The Lakers, the Knicks and the Heat. Landing O'Neal makes L.A., which won 53 games last season but lost to the Houston Rockets in the first round of the playoffs, a more serious championship contender, even though it had to trade three productive players—center Vlade Divac, forward George Lynch and guard Anthony Peeler—to create room under the cap for Shaq. West dealt Divac to Charlotte for 17-year-old guard Kobe Bryant and all but gave away Lynch and Peeler to the Vancouver Grizzlies. The key cap magic that West performed was making room for O'Neal without renouncing the rights to the Lakers' own free agent, starting forward Elden Campbell, who re-signed with L.A. for seven years and $49 million. And come January, when renounced players can resign with their former teams, the Lakers may be further bolstered by swingman Magic Johnson, who while doing color on an Olympic basketball telecast last Saturday ruminated about coming out of retirement (again).

When the Knicks announced on July 14 that they had acquired Childs, Houston and Johnson, they immediately transformed themselves from an aging, punchless team to a younger, offensively more potent (if defensively less rugged) one. Houston, who will start ahead of John Starks, is a rising star, the reliable shooter New York has needed for years, and Johnson will lift some of the frontcourt scoring burden off Ewing. Now that Orlando is Shaq-less, the Knicks should emerge as the most formidable Eastern Conference challenger to the defending NBA champion Bulls. Both teams could be pushed by the Heat, whose nucleus now includes Howard, Mourning and point guard Tim Hardaway.

5. What did the winners do that other teams didn't?

(Collected data)
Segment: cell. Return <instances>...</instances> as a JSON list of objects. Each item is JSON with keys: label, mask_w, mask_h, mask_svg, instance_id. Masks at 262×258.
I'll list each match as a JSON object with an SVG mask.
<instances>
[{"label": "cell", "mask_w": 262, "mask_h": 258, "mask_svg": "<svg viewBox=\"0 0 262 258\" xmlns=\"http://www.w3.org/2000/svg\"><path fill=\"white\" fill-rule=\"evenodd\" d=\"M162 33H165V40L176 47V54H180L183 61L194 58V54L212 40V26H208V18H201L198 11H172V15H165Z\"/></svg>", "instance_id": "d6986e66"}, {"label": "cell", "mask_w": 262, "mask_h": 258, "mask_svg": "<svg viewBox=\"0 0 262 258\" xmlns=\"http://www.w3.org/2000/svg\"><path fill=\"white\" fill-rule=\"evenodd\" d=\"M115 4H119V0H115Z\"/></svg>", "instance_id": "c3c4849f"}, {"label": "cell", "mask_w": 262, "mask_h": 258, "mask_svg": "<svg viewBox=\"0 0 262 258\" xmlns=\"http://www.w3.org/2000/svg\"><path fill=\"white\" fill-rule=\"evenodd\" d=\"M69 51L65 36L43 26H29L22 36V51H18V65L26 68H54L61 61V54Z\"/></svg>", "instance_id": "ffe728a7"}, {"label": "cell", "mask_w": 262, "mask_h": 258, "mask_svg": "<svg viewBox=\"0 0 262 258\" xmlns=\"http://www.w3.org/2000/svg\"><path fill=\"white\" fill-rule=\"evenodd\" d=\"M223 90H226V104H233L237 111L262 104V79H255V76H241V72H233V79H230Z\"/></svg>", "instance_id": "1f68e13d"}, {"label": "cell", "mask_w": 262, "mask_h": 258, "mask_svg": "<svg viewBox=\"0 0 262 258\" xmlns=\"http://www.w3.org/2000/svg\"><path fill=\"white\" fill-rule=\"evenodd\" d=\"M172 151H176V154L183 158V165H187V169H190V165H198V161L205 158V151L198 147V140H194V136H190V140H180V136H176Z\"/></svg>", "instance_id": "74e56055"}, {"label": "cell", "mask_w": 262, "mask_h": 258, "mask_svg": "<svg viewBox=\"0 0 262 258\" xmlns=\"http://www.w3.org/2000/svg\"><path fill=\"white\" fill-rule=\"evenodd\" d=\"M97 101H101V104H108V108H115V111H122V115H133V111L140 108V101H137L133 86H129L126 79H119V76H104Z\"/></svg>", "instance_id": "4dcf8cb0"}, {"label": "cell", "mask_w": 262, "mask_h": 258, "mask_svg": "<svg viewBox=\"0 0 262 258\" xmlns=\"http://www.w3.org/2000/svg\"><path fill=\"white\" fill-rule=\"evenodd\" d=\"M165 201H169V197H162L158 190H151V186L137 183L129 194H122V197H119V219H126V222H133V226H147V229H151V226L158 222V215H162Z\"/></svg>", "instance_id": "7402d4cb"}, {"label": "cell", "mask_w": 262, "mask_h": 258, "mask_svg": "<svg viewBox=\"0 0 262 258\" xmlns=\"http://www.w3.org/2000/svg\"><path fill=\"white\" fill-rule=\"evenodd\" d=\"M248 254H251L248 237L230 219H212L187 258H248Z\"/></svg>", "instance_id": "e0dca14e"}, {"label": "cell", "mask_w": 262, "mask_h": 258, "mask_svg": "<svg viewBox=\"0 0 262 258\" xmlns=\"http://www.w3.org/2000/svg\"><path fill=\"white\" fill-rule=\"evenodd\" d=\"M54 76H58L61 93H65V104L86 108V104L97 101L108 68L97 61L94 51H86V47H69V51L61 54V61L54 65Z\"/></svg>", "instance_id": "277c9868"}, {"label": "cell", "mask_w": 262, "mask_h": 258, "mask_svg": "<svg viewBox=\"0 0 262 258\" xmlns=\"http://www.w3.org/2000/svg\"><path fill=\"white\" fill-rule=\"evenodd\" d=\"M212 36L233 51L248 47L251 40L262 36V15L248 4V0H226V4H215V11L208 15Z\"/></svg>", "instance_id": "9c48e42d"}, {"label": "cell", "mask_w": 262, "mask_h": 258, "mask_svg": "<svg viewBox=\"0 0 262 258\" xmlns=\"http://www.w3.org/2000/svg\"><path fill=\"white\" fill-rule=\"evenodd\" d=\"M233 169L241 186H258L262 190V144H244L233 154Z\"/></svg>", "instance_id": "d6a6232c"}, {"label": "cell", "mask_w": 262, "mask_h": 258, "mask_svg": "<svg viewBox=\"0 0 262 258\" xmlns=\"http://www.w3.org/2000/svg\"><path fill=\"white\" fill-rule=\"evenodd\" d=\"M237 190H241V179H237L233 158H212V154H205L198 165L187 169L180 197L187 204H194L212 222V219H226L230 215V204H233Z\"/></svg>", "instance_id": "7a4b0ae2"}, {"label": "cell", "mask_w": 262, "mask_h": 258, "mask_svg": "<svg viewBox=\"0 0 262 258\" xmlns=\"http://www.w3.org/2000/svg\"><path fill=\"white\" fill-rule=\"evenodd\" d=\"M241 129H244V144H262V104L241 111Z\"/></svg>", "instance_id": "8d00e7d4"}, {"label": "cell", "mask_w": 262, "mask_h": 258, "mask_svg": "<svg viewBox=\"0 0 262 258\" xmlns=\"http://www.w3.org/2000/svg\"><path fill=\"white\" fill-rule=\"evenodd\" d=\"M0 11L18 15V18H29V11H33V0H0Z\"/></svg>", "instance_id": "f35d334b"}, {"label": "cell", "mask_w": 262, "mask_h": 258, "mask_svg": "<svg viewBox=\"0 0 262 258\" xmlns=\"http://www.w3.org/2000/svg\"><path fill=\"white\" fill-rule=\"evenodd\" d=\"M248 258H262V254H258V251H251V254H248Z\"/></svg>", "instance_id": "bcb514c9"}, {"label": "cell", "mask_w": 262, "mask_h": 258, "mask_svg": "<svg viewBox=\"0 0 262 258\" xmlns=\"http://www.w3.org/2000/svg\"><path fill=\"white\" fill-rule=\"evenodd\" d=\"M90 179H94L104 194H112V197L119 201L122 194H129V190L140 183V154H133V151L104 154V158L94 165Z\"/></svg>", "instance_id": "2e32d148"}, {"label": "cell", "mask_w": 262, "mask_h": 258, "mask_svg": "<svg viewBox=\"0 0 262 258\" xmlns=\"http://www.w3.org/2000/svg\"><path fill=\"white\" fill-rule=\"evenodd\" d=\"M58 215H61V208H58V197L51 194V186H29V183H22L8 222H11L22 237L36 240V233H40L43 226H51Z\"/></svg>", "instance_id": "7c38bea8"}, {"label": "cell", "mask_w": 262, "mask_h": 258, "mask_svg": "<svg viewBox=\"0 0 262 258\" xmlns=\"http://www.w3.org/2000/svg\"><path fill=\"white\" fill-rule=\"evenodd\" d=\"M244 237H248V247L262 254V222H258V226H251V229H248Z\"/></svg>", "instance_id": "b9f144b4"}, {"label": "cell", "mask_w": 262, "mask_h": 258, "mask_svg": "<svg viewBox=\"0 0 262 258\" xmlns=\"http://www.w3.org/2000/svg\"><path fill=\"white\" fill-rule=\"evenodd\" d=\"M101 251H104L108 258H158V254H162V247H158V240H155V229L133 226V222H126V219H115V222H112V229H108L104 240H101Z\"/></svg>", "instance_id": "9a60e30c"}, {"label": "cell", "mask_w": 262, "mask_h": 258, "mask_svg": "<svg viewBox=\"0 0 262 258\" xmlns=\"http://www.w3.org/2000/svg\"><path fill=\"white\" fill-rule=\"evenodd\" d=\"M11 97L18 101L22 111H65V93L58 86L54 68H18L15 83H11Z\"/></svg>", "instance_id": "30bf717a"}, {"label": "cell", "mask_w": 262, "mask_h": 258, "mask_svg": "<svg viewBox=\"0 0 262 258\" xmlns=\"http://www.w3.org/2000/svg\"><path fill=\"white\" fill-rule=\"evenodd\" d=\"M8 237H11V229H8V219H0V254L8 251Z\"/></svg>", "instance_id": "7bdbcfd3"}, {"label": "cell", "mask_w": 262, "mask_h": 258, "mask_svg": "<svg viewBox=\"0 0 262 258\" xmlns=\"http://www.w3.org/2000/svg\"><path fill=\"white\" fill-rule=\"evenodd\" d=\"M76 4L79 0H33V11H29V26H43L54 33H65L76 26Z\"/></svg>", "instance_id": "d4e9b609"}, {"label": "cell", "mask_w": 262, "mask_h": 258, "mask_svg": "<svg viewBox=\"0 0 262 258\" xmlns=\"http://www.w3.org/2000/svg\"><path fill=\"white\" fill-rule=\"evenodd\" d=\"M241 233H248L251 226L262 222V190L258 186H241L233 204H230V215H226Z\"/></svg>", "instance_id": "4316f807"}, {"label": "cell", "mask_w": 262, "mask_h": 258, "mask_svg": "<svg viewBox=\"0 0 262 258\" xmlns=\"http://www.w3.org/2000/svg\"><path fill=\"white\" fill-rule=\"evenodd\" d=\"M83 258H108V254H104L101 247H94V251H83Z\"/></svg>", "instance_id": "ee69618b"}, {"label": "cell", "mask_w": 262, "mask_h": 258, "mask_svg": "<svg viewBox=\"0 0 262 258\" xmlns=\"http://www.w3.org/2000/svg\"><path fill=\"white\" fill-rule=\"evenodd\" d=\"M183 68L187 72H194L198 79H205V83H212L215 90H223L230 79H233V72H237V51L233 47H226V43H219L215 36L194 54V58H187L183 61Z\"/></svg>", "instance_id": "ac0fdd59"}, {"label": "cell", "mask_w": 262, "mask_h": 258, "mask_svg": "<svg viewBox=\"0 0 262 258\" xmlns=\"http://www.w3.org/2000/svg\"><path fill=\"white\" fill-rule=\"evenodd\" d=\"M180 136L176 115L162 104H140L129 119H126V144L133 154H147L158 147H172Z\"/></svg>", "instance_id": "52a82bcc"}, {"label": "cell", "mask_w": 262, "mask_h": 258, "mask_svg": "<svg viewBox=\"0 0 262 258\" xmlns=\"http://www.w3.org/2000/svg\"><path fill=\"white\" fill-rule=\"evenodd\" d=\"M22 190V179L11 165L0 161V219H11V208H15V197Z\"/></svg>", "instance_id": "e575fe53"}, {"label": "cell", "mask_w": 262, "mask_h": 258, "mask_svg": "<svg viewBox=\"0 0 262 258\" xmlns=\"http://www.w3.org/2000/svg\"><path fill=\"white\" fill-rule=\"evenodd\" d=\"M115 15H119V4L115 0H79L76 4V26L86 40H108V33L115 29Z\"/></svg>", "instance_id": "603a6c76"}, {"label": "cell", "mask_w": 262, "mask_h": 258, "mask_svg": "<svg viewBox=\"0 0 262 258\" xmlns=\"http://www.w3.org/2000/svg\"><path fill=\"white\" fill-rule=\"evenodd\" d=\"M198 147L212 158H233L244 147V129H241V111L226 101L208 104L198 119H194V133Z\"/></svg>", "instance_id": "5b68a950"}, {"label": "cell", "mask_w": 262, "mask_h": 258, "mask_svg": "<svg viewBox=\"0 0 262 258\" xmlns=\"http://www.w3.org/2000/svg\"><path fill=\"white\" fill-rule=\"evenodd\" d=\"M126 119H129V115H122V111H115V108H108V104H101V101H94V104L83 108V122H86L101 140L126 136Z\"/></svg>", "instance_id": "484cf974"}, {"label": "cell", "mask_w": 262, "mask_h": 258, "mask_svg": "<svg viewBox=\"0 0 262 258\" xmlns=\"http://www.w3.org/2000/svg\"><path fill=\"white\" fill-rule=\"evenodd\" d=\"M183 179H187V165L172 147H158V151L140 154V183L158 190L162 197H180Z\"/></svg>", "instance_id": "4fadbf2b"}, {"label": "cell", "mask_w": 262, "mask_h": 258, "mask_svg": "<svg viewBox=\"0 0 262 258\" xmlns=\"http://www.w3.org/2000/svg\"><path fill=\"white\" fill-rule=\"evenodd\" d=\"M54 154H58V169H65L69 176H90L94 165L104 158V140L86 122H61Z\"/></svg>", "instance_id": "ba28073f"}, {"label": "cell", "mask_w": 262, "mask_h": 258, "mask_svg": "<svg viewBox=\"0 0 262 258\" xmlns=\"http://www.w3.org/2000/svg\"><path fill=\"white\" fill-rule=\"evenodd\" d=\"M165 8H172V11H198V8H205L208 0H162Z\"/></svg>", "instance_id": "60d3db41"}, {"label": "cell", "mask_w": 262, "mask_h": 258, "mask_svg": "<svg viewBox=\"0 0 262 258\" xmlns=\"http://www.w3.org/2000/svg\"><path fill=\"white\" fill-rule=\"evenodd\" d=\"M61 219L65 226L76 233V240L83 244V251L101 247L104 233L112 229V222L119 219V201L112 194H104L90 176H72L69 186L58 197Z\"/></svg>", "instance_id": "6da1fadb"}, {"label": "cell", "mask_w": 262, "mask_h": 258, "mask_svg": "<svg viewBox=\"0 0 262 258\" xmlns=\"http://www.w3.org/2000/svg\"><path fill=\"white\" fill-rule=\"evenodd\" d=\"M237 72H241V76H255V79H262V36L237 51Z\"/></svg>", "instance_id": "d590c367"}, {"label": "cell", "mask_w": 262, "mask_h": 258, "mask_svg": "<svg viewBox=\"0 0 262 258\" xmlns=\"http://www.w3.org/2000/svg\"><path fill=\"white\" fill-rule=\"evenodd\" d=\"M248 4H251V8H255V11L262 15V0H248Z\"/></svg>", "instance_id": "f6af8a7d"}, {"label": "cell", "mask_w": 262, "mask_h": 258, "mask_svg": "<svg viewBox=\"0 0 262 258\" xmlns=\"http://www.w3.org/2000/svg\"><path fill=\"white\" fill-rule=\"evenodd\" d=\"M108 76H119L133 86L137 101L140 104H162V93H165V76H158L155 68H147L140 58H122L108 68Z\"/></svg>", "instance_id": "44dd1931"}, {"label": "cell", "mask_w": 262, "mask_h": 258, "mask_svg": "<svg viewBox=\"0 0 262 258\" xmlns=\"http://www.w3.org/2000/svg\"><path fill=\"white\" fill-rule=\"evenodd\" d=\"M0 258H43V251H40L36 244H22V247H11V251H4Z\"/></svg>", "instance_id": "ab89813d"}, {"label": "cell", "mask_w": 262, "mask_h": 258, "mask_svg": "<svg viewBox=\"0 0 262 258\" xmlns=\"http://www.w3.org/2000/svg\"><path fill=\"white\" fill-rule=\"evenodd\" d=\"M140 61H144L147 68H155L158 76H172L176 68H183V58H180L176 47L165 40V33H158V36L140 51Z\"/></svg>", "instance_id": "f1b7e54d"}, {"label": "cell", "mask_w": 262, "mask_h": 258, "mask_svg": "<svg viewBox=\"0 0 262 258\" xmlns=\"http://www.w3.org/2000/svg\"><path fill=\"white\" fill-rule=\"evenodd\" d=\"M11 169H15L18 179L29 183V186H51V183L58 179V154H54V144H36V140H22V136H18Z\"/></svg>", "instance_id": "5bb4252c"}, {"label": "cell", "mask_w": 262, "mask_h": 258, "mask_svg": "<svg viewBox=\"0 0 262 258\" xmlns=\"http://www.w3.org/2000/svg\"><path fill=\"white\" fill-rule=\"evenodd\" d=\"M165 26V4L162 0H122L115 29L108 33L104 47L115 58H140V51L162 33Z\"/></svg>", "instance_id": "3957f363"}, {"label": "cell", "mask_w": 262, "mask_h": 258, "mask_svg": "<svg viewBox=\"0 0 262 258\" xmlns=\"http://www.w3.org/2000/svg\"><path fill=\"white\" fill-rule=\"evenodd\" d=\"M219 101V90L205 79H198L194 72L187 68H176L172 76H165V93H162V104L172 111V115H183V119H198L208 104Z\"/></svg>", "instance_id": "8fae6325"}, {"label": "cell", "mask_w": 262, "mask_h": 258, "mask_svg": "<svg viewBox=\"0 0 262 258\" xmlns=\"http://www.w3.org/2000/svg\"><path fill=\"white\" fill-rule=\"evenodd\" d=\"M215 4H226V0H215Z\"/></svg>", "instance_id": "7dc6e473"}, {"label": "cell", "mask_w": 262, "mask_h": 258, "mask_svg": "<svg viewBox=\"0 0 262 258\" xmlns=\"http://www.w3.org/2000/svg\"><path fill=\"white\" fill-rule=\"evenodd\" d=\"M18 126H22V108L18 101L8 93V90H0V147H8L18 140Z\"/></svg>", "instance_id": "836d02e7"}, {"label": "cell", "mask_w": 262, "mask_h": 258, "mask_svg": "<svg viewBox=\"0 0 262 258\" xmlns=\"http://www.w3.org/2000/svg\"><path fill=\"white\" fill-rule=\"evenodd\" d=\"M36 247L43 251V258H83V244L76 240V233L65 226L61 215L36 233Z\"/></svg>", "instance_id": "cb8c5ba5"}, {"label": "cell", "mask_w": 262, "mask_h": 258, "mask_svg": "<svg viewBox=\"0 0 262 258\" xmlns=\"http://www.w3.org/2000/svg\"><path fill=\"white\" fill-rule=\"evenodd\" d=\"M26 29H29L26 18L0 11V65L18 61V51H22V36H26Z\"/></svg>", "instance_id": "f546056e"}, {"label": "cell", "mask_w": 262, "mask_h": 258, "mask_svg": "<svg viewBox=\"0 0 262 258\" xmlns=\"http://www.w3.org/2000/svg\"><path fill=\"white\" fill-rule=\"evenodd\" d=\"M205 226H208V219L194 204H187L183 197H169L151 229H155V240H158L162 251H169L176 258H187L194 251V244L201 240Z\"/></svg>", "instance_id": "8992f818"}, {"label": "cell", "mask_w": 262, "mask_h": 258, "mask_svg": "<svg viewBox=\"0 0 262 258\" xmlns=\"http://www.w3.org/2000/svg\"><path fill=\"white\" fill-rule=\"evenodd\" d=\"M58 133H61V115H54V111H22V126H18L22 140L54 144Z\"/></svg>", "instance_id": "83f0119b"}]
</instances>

** EXERCISE REQUIREMENTS **
• 1. Answer these questions from the article on the Lakers, Knicks and Heat:
(a) Whom did West get from Charlotte in exchange for Vlade Divac?
(b) For how many years and how much money did Elden Campbell re-sign with L.A.?
(c) On what date did the Knicks announce that they had acquired Childs, Houston and Johnson?
• 2. Write the next part of the article on the Lakers, Knicks and Heat, picking up after its final sentence.

** ANSWERS TO THE EXERCISE **
• 1.
(a) Kobe Bryant, a 17-year-old guard.
(b) Seven years and $49 million.
(c) July 14.

• 2.
They looked to the future. West, Knicks general manager and vice president Ernie Grunfeld and Heat coach-president Pat Riley were the first to plan by clearing salary-cap space. Last season Riley traded with contracts in mind rather than bodies, picking up players such as Gatling and Hardaway, who would be free agents at the end of the season and thereby would give him room to maneuver under the cap. Grunfeld dumped forward Charles Smith and his $3.3 million contract on the San Antonio Spurs at mid-season for Lohaus and free-agent-to-be Willie Anderson. Anderson was one of the players whose rights the Knicks renounced last week to clear salary-cap space.

6. Which is the most depressed NBA city these days?

It's a tie between Orlando and Washington. Guard Anfernee Hardaway, O'Neal's teammate in Orlando and on Dream Team III, was downcast after hearing about O'Neal's decision to leave. "I'm not going to tell you we can still win a championship, because I just don't know," Hardaway said. "This is bad."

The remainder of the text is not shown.